[START OF SUPPLIED TEXT]
The Freest Man I Never Knew

The freest man I never Knew. That’s what I called him, this guy I ran into a few years back, when I was on my way to Mexico. I’d been dropped off in the desert in Southern California, at a place called “Four Corners,” where two highways crossed. I was heading east, even though I was headed south at the time. At the end of a ride, I had just gotten my suitcase and guitar out of the trunk, and was walking over to the far right-hand corner of the intersection—the best place to hitch—when I noticed that the spot had already been taken by another hitchhiker. Bad news. It means you have competition. Now it’s going to be much harder in those two or three allotted seconds, for the driver to make up his mind as to whether or not he’s going to pick up one or the other of you. Only the bravest of motorists picks up two adult males. Only one can ride in the front seat, where the driver can keep an eye on you. It looked like a long wait.
[END OF SUPPLIED TEXT]
Translate this sentence from the hitchhiking passage into Spanish: "Only the bravest of motorists picks up two adult males." The records have no connection to the hitchhiking passage.
[START OF PROVIDED MATERIAL]
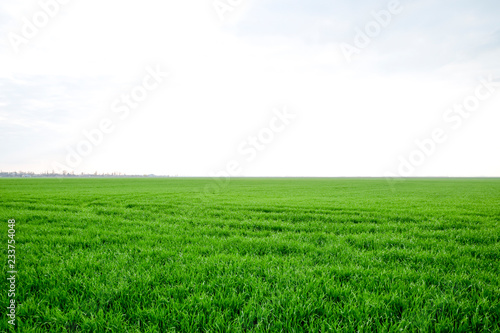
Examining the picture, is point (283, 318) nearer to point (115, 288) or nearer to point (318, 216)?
point (115, 288)

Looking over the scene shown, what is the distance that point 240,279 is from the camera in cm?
443

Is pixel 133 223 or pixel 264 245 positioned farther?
pixel 133 223

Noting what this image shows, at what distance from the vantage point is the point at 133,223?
948 cm

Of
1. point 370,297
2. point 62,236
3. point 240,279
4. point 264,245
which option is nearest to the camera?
point 370,297

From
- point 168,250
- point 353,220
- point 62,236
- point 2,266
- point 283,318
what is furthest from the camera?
point 353,220

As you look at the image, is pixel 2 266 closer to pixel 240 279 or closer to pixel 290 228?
pixel 240 279

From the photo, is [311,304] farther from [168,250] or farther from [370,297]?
[168,250]

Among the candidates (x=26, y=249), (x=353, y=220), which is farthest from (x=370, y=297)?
(x=26, y=249)

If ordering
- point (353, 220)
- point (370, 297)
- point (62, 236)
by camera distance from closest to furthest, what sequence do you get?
point (370, 297)
point (62, 236)
point (353, 220)

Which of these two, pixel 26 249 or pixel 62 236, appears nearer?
pixel 26 249

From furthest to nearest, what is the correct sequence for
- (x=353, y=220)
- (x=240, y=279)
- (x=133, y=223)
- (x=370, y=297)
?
(x=353, y=220) → (x=133, y=223) → (x=240, y=279) → (x=370, y=297)

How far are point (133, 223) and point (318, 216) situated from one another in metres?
8.10

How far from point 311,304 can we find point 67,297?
395 cm

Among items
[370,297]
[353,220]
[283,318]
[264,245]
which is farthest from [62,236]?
[353,220]
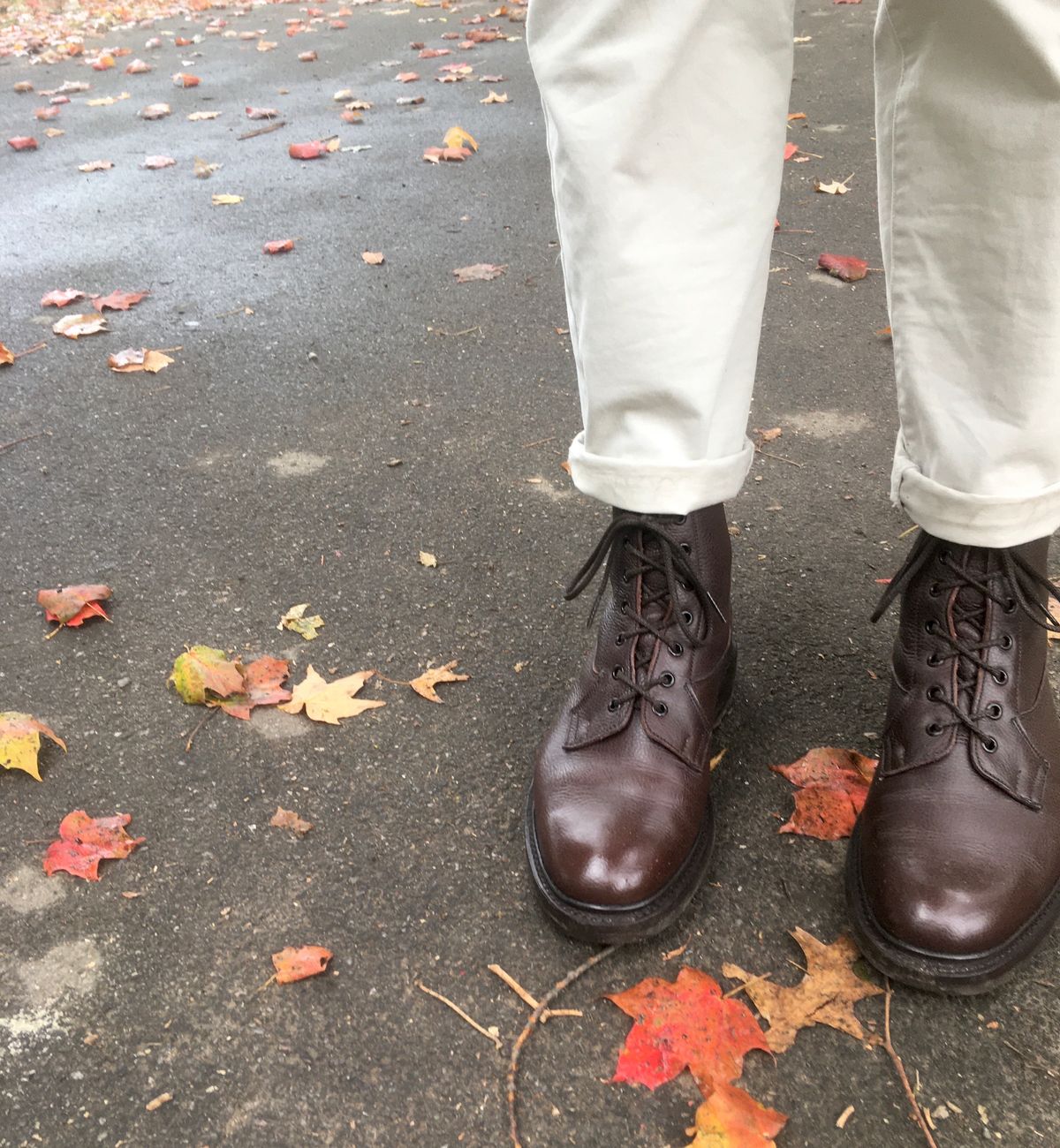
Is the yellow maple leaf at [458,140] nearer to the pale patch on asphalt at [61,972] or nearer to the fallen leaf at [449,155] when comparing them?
the fallen leaf at [449,155]

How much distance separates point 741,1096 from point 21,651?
122cm

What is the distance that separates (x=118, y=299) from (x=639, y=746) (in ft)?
7.32

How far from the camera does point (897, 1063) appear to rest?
0.98 meters

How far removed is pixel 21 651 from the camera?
1.59 m

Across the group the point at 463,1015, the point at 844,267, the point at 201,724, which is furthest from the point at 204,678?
the point at 844,267

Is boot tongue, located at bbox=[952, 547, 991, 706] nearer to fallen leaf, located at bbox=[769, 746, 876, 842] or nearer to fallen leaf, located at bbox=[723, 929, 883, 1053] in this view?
fallen leaf, located at bbox=[769, 746, 876, 842]

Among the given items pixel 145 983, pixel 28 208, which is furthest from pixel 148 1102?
pixel 28 208

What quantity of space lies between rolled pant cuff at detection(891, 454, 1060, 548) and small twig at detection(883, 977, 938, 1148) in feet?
1.51

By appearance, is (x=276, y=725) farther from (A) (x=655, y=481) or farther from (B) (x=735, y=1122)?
(B) (x=735, y=1122)

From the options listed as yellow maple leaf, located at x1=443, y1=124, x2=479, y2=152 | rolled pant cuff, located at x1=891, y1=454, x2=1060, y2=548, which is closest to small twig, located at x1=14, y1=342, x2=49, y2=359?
yellow maple leaf, located at x1=443, y1=124, x2=479, y2=152

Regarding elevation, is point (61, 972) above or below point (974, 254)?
below

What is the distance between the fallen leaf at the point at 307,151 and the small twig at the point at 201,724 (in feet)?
9.98

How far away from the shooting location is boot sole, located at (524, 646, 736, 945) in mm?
1066

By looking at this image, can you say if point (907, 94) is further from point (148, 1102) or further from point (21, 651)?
point (21, 651)
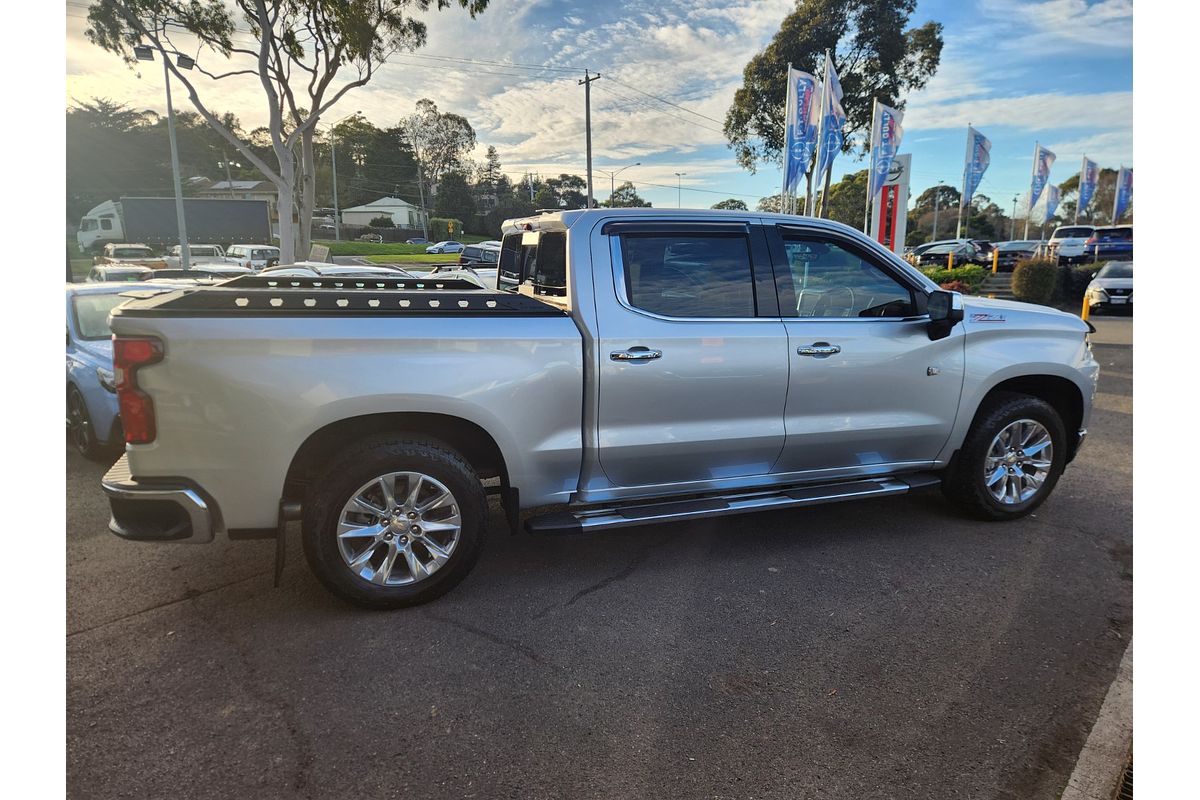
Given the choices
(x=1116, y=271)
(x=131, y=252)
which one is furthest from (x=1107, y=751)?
(x=131, y=252)

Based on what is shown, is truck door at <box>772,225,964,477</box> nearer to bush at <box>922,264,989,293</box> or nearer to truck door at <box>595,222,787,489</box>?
truck door at <box>595,222,787,489</box>

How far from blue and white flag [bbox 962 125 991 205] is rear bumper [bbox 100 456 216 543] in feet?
90.3

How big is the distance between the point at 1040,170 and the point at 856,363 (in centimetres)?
3437

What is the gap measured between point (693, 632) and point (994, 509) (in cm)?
254

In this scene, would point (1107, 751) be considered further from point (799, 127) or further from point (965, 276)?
point (965, 276)

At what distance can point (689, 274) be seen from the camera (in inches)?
155

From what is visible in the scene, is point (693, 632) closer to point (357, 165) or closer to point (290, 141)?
point (290, 141)

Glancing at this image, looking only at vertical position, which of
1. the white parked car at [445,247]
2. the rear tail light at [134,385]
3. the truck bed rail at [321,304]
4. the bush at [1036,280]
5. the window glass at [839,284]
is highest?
the white parked car at [445,247]

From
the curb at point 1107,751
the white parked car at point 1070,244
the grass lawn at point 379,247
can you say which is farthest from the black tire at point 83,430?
the grass lawn at point 379,247

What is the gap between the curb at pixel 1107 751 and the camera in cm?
238

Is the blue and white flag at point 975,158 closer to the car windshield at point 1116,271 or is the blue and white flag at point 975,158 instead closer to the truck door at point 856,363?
the car windshield at point 1116,271

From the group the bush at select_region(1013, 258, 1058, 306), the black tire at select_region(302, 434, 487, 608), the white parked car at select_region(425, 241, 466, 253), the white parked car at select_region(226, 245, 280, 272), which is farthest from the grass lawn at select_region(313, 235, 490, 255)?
the black tire at select_region(302, 434, 487, 608)

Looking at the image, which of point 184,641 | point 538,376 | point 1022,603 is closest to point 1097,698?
point 1022,603

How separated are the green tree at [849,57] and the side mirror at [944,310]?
91.3 feet
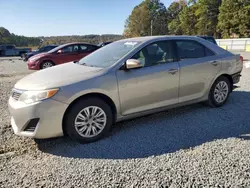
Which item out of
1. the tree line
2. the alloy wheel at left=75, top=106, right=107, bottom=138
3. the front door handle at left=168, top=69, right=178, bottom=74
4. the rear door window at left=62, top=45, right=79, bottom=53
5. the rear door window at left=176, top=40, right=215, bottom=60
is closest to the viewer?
the alloy wheel at left=75, top=106, right=107, bottom=138

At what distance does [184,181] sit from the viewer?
2363 mm

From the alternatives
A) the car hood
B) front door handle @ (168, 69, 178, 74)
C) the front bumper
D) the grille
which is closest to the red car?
the car hood

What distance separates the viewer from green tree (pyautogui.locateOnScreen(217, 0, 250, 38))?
39.7 m

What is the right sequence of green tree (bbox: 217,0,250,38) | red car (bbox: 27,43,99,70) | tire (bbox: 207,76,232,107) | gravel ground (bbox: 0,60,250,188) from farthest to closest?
green tree (bbox: 217,0,250,38)
red car (bbox: 27,43,99,70)
tire (bbox: 207,76,232,107)
gravel ground (bbox: 0,60,250,188)

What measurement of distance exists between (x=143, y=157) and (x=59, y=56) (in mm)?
9277

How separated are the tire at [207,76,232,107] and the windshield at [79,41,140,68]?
1.95 metres

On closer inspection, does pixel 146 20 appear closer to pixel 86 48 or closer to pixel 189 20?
pixel 189 20

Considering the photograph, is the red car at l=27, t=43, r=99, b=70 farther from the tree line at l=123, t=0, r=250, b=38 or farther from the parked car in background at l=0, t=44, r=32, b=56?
the tree line at l=123, t=0, r=250, b=38

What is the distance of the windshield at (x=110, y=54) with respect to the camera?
3.67 m

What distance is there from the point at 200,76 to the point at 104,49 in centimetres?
194

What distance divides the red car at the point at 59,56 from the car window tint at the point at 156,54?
781 cm

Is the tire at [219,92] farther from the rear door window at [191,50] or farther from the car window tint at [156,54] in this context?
the car window tint at [156,54]

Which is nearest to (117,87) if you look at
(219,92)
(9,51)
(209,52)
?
(209,52)

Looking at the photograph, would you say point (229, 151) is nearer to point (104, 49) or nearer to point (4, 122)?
point (104, 49)
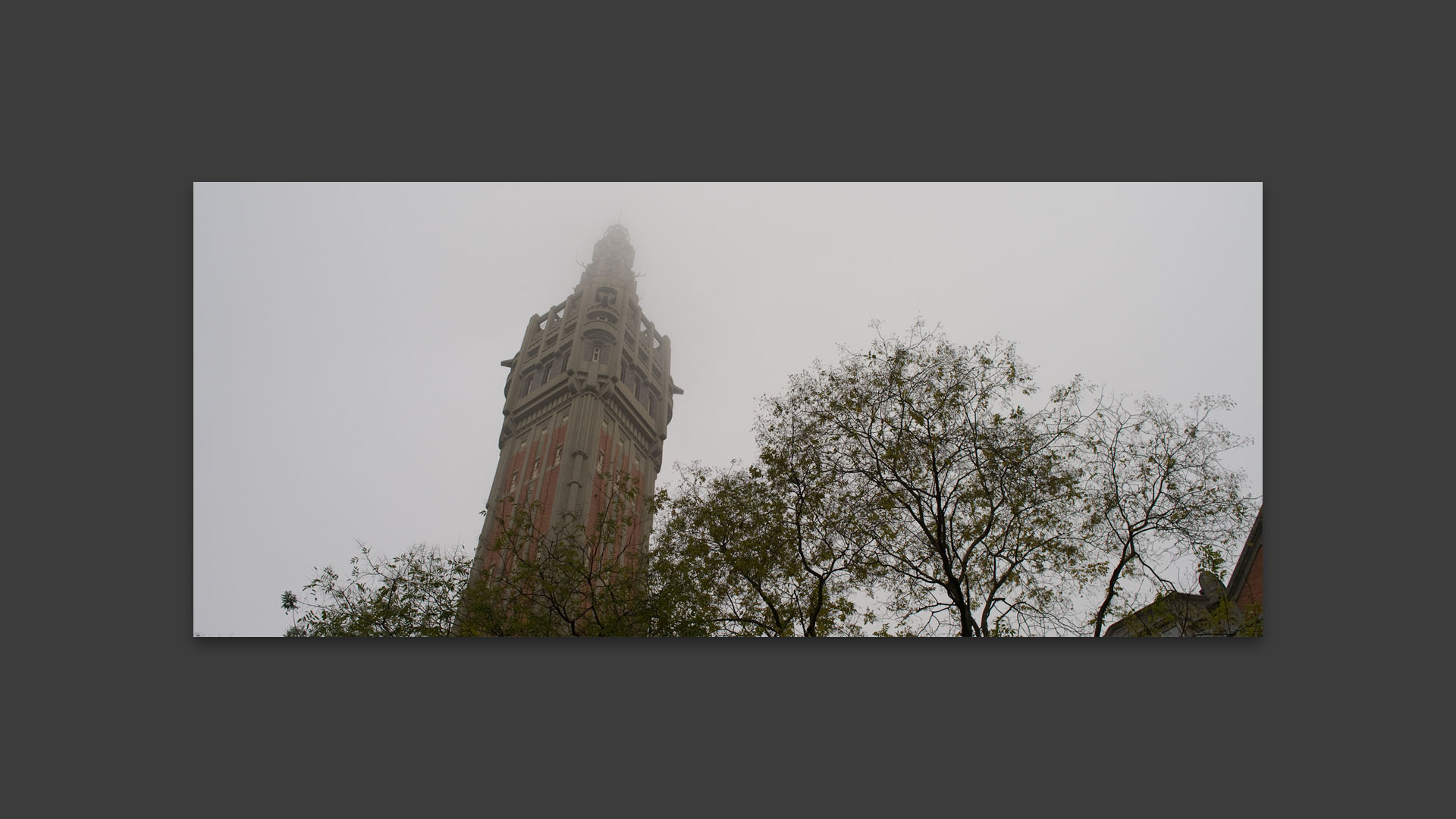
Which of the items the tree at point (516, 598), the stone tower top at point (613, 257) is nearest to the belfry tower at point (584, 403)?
Result: the stone tower top at point (613, 257)

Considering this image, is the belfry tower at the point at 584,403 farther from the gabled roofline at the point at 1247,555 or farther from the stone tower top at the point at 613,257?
the gabled roofline at the point at 1247,555

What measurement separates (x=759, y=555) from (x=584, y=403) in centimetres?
1137

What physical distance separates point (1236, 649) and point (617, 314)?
34.3 feet

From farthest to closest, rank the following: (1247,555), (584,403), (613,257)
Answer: (584,403) → (613,257) → (1247,555)

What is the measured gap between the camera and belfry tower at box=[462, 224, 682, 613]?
1240 centimetres

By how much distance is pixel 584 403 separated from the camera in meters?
17.6

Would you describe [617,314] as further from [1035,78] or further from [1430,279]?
[1430,279]

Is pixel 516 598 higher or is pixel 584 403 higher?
pixel 584 403

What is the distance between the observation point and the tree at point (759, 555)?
6227 mm

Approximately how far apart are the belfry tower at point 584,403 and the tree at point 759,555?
3.41 meters

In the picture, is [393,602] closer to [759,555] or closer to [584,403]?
[759,555]

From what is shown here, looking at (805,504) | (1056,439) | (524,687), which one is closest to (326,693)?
(524,687)

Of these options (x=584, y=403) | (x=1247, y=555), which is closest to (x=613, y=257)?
(x=1247, y=555)

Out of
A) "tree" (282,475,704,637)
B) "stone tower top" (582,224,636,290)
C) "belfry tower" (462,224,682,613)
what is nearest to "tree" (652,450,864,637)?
"tree" (282,475,704,637)
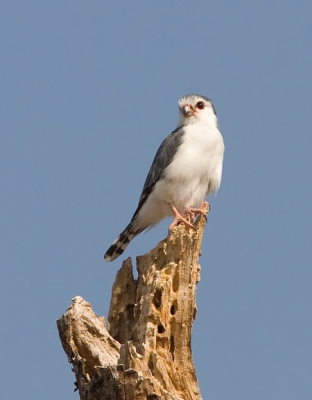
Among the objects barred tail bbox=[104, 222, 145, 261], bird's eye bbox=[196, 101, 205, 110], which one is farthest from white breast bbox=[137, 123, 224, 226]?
bird's eye bbox=[196, 101, 205, 110]

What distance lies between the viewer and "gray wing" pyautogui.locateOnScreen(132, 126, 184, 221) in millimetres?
12297

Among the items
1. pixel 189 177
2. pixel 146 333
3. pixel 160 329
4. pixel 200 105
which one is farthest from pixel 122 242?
Answer: pixel 146 333

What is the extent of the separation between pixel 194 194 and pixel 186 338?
383 cm

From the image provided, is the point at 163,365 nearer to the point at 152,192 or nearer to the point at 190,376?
the point at 190,376

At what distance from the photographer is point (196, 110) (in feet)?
Answer: 43.5

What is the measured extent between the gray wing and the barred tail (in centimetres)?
22

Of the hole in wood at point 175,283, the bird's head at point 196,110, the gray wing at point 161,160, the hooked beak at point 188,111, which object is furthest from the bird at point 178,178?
the hole in wood at point 175,283

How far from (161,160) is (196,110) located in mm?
1386

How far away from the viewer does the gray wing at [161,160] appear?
12.3 meters

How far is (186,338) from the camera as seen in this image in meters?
8.69

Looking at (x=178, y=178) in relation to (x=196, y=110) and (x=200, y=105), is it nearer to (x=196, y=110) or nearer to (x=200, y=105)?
(x=196, y=110)

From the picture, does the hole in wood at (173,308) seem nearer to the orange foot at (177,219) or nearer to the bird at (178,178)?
the orange foot at (177,219)

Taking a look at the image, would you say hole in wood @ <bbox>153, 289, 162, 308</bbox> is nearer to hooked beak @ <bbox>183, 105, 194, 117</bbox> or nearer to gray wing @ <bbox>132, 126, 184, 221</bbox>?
gray wing @ <bbox>132, 126, 184, 221</bbox>

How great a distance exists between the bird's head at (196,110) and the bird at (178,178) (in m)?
0.37
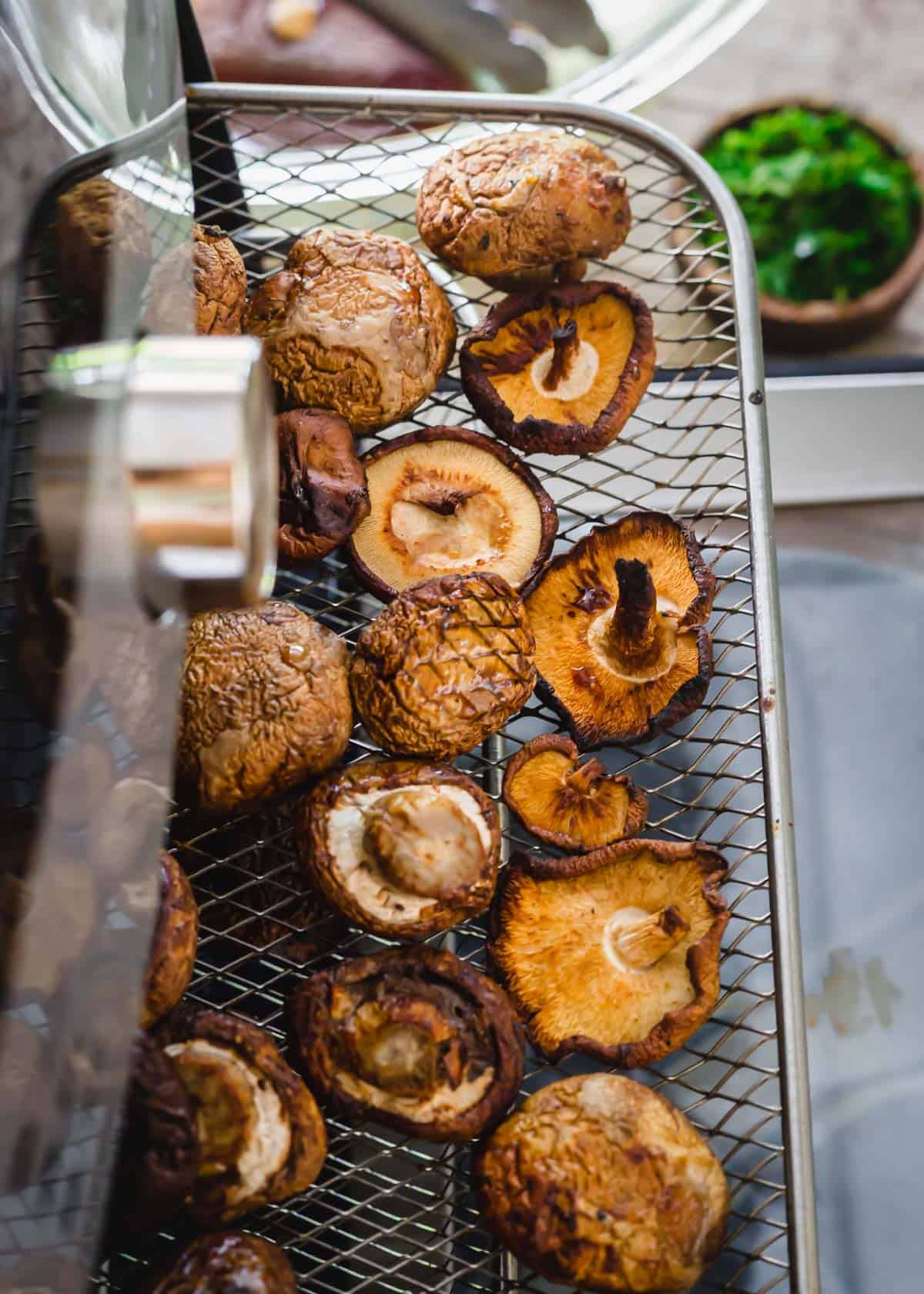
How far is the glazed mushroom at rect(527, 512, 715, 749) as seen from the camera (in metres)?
0.91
[END OF PROVIDED MATERIAL]
■ EXERCISE SOLUTION: Solo el más valiente de los automovilistas recoge a dos hombres adultos.